▶ [Problem to solve]: Although the records contain pictures, the copy must not; reproduce everything else in them exactly.

▶ [Working data]:
=== Section Start ===
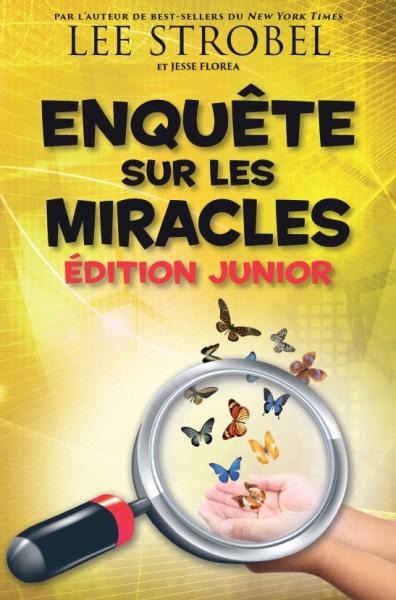 Enquête sur les miracles Édition Junior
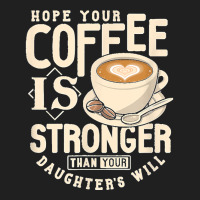 Funny Strong Coffee Mom Dad Daughter Will Shirt Parenting Drawstring Bags | Artistshot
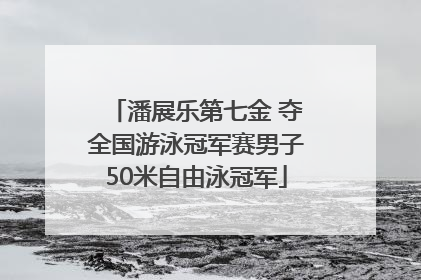 潘展乐第七金 夺全国游泳冠军赛男子50米自由泳冠军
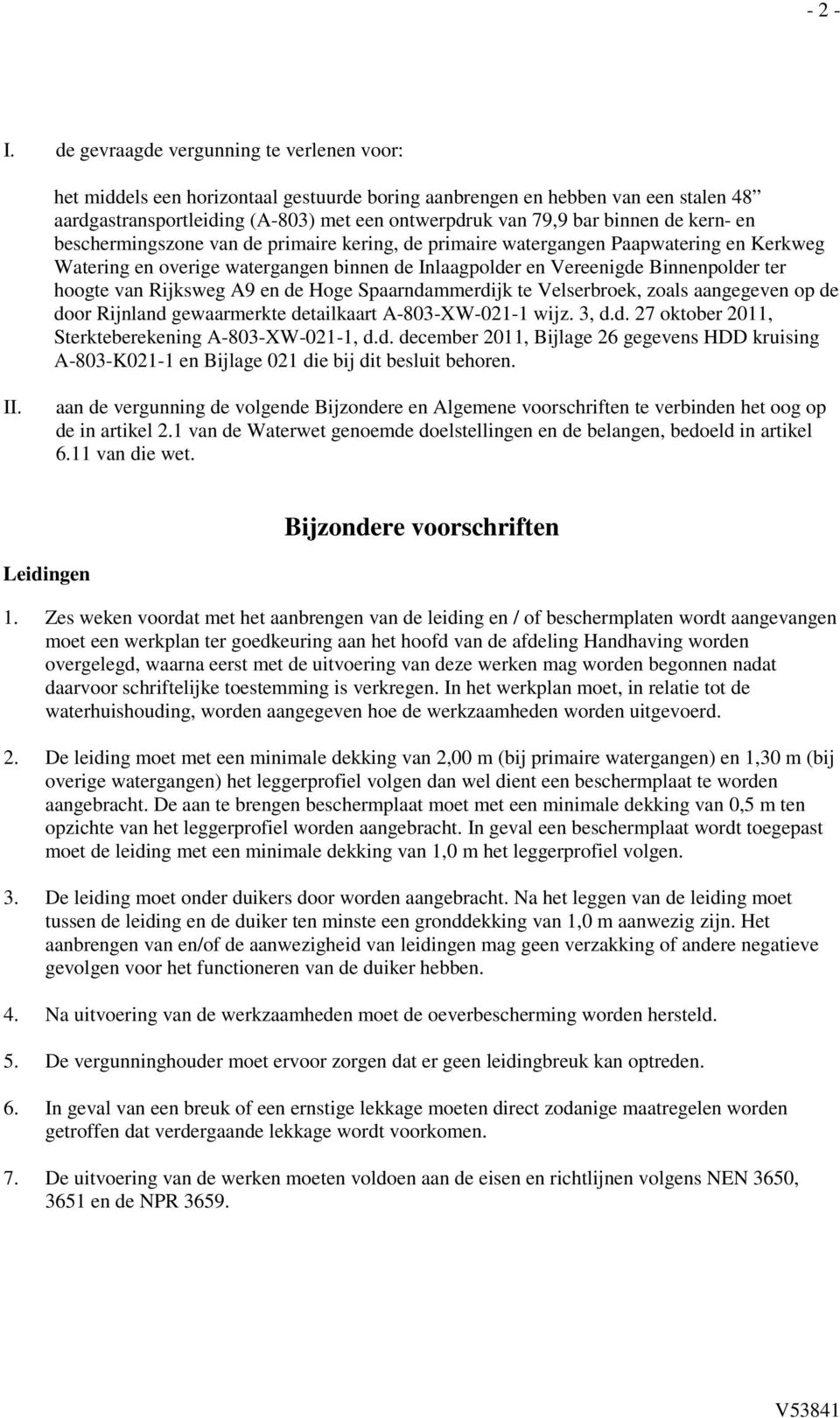 de kern- en beschermingszone van de primaire kering, de primaire watergangen Paapwatering en Kerkweg Watering en overige watergangen binnen de Inlaagpolder en Vereenigde Binnenpolder ter hoogte van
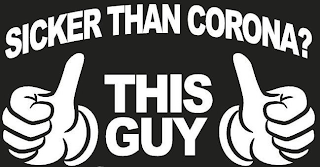 SICKER THAN CORONA? THIS GUY logo
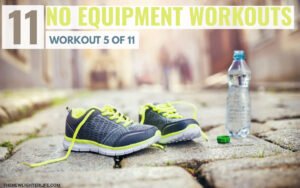 no equipment workout 5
=== Section End ===
▶ [Result for this exercise]:
 Enquête sur les miracles Édition Junior
 Funny Strong Coffee Mom Dad Daughter Will Shirt Parenting Drawstring Bags | Artistshot
 潘展乐第七金 夺全国游泳冠军赛男子50米自由泳冠军
 de kern- en beschermingszone van de primaire kering, de primaire watergangen Paapwatering en Kerkweg Watering en overige watergangen binnen de Inlaagpolder en Vereenigde Binnenpolder ter hoogte van
 SICKER THAN CORONA? THIS GUY logo
 no equipment workout 5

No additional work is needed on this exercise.